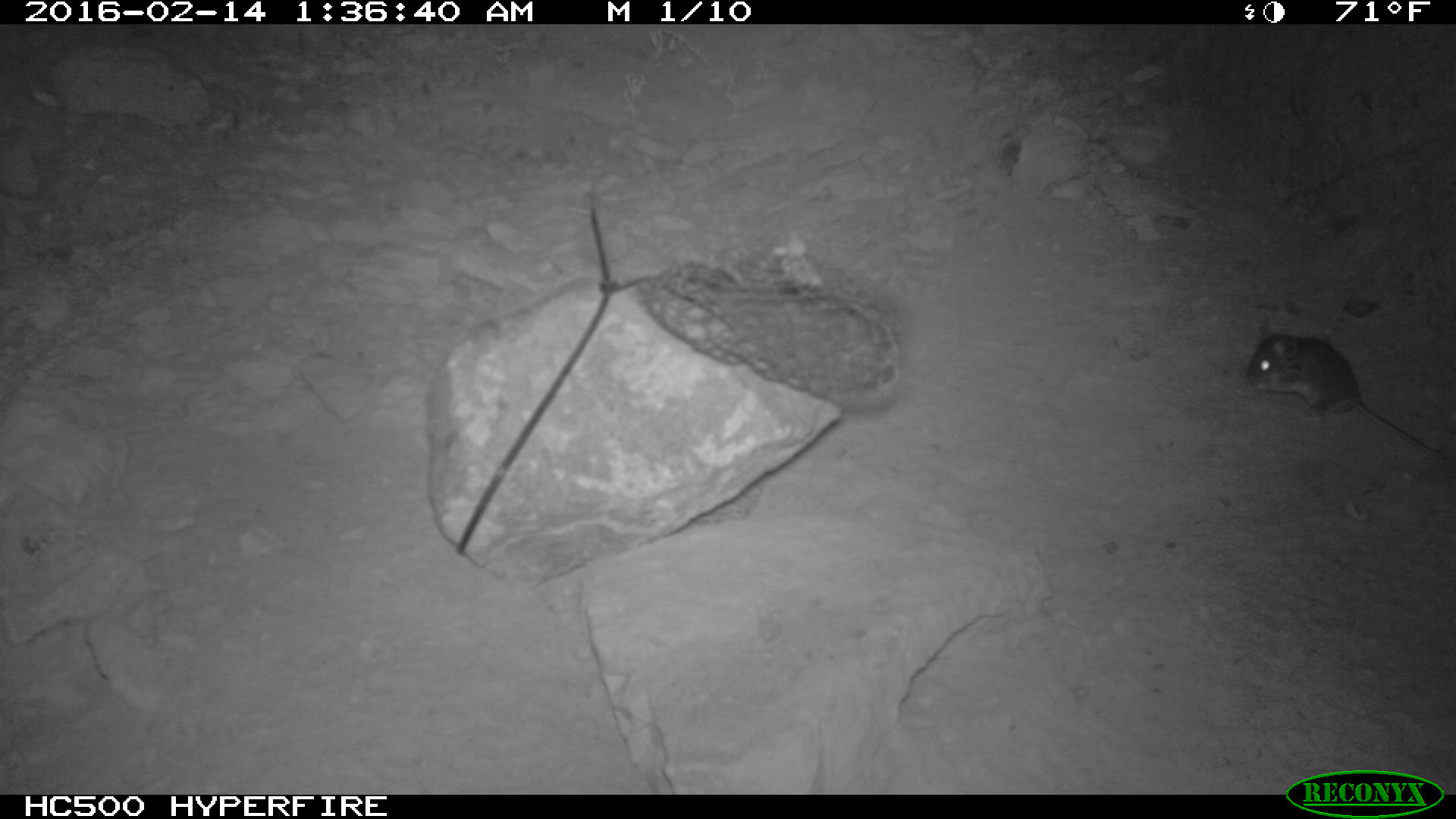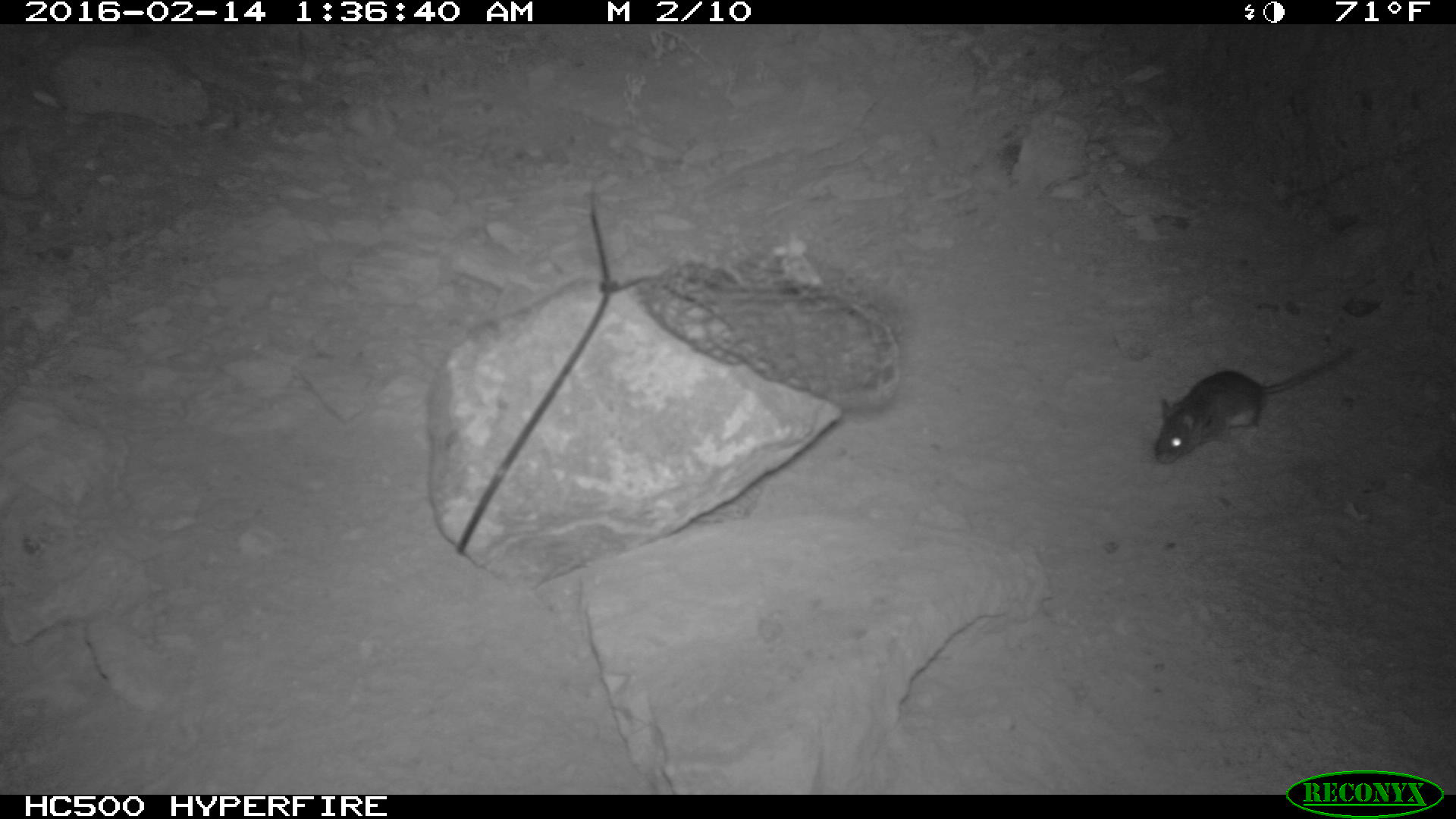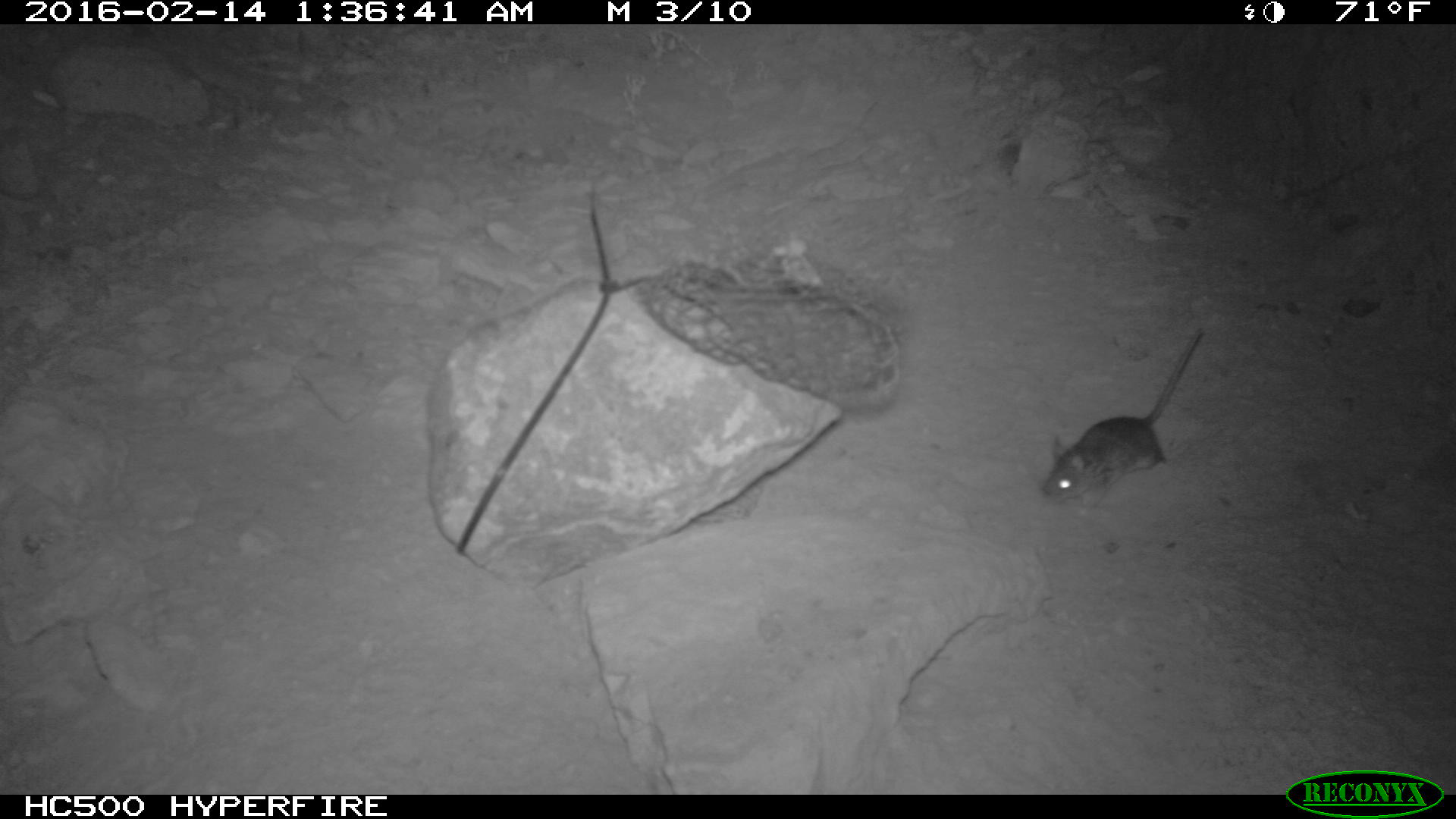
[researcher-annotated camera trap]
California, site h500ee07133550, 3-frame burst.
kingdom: Animalia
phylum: Chordata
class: Mammalia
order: Rodentia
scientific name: Rodentia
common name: rodent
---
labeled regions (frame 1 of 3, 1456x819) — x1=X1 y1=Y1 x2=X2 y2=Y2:
rodent: x1=1246 y1=321 x2=1446 y2=460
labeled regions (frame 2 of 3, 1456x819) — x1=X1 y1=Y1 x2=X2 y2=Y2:
rodent: x1=1154 y1=345 x2=1353 y2=463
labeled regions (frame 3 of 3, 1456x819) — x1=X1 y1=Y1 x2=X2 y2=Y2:
rodent: x1=1040 y1=325 x2=1203 y2=507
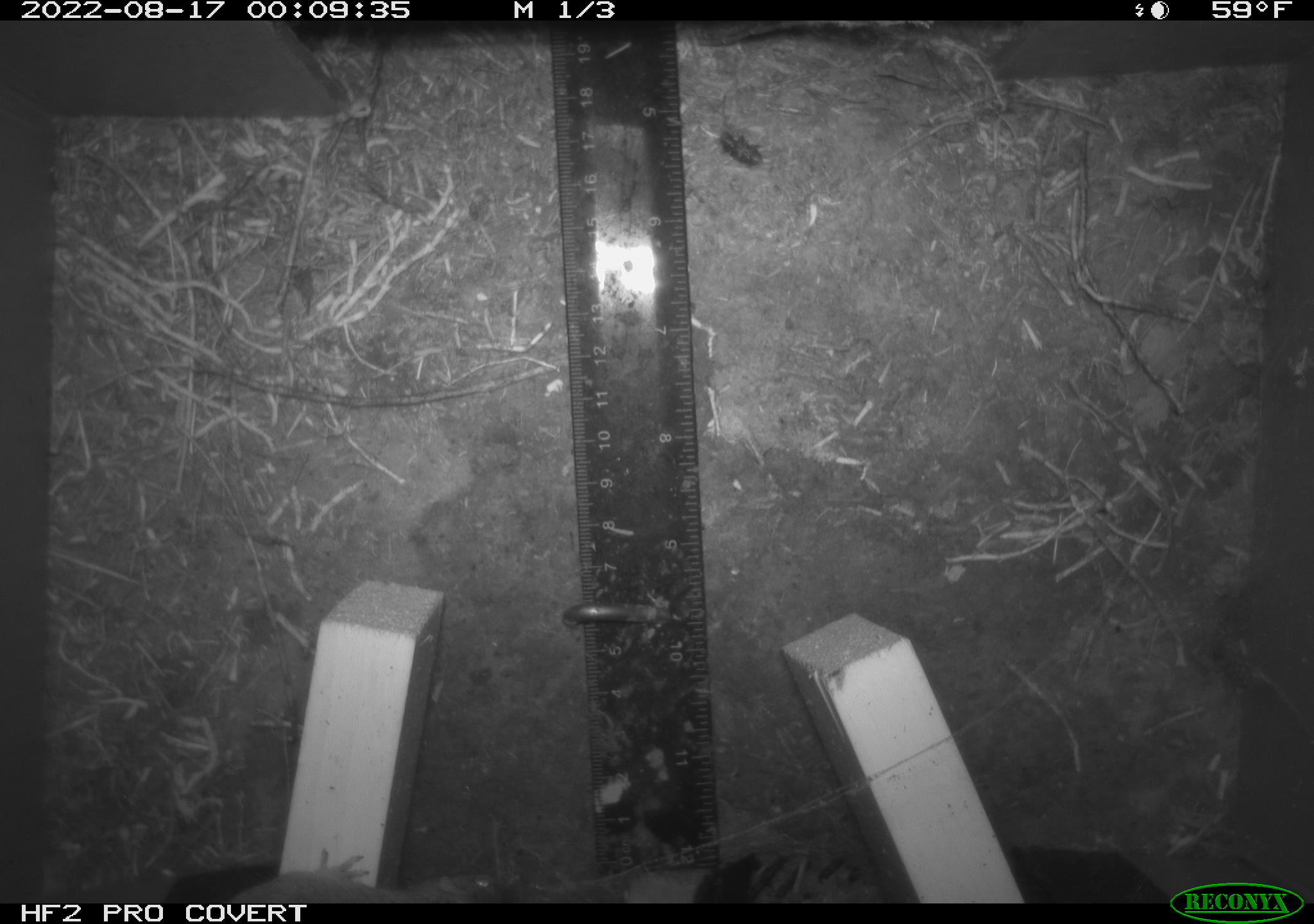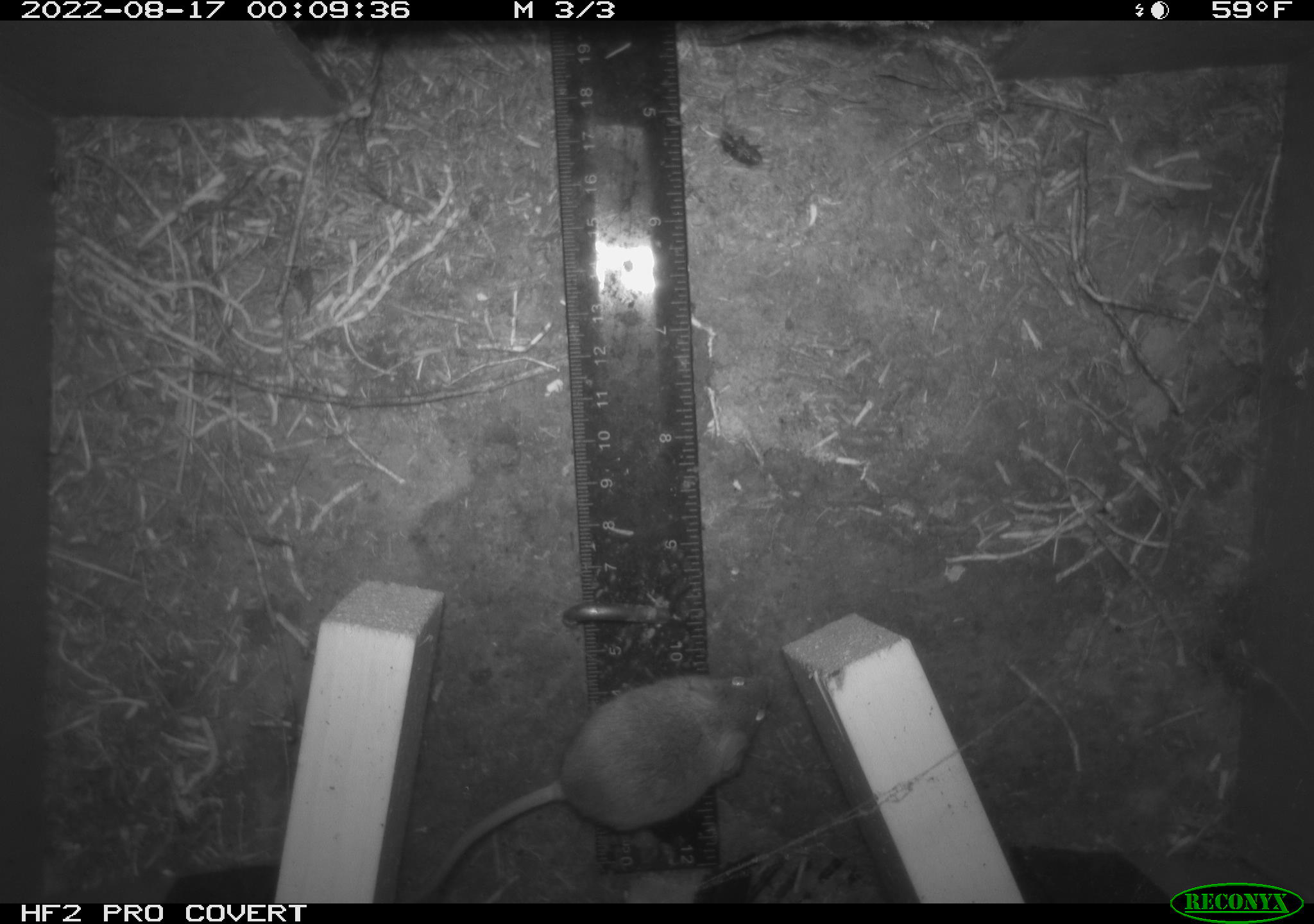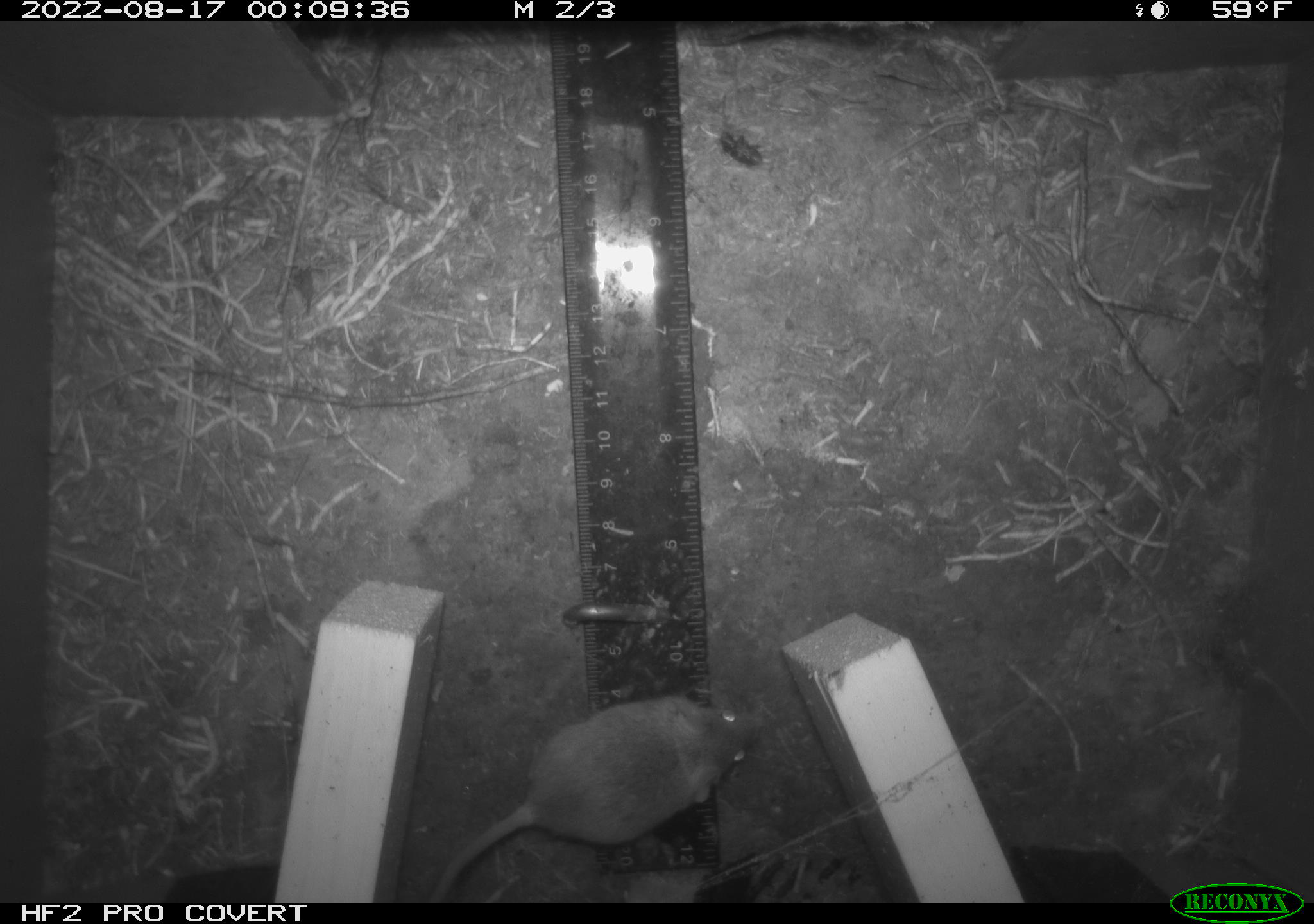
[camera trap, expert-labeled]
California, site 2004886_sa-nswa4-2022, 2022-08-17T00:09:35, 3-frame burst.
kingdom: Animalia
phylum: Chordata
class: Mammalia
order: Rodentia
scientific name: Rodentia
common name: rodent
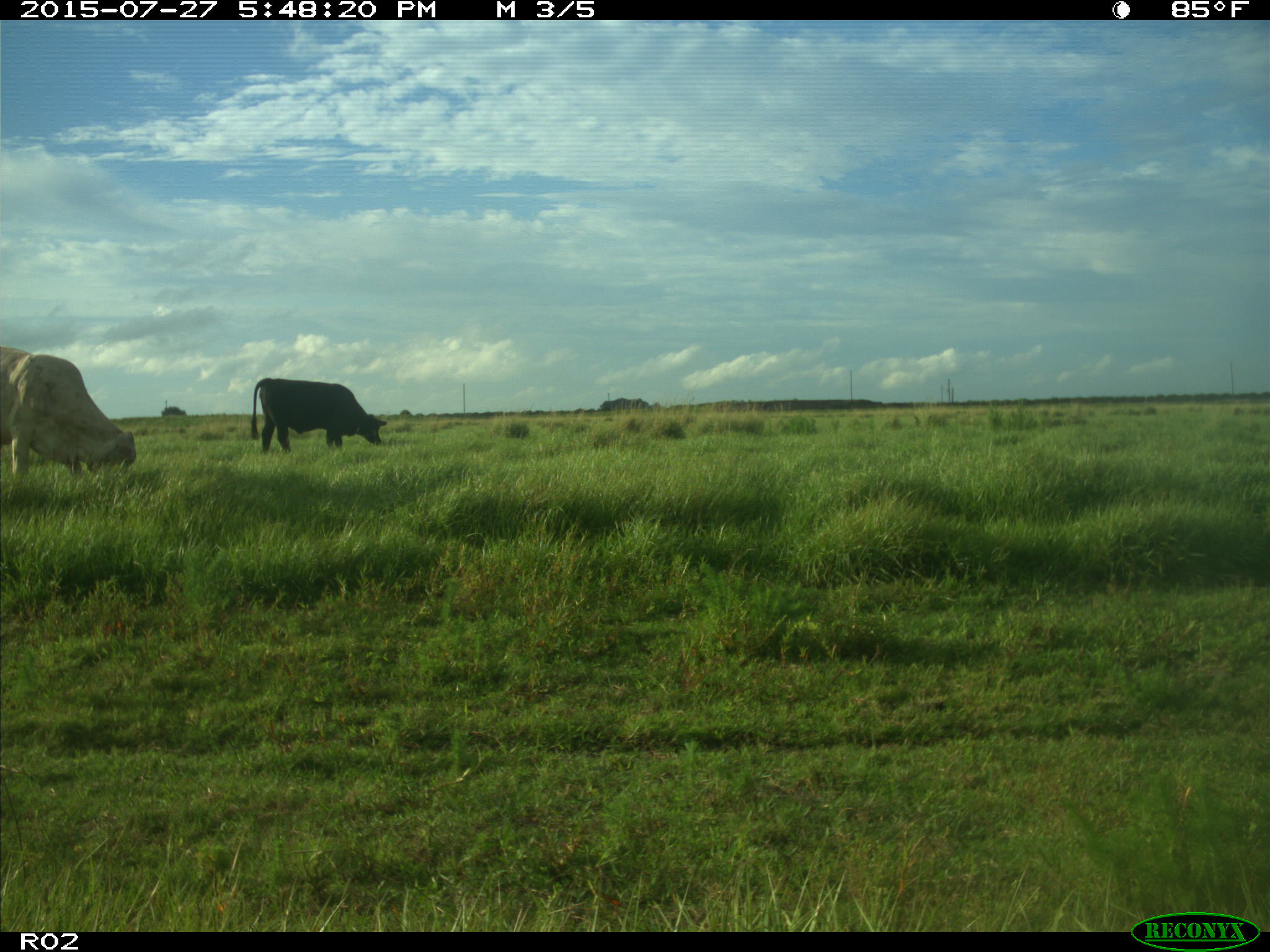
• • • • • • •
Your output should be the records above, duplicated exactly and picture-free.

▶ FINAL ANSWER
[researcher-annotated camera trap]
California, site h500ee07133550, 3-frame burst.
kingdom: Animalia
phylum: Chordata
class: Mammalia
order: Rodentia
scientific name: Rodentia
common name: rodent
---
labeled regions (frame 1 of 3, 1456x819) — x1=X1 y1=Y1 x2=X2 y2=Y2:
rodent: x1=1246 y1=321 x2=1446 y2=460
labeled regions (frame 2 of 3, 1456x819) — x1=X1 y1=Y1 x2=X2 y2=Y2:
rodent: x1=1154 y1=345 x2=1353 y2=463
labeled regions (frame 3 of 3, 1456x819) — x1=X1 y1=Y1 x2=X2 y2=Y2:
rodent: x1=1040 y1=325 x2=1203 y2=507
[camera trap, expert-labeled]
California, site 2004886_sa-nswa4-2022, 2022-08-17T00:09:35, 3-frame burst.
kingdom: Animalia
phylum: Chordata
class: Mammalia
order: Rodentia
scientific name: Rodentia
common name: rodent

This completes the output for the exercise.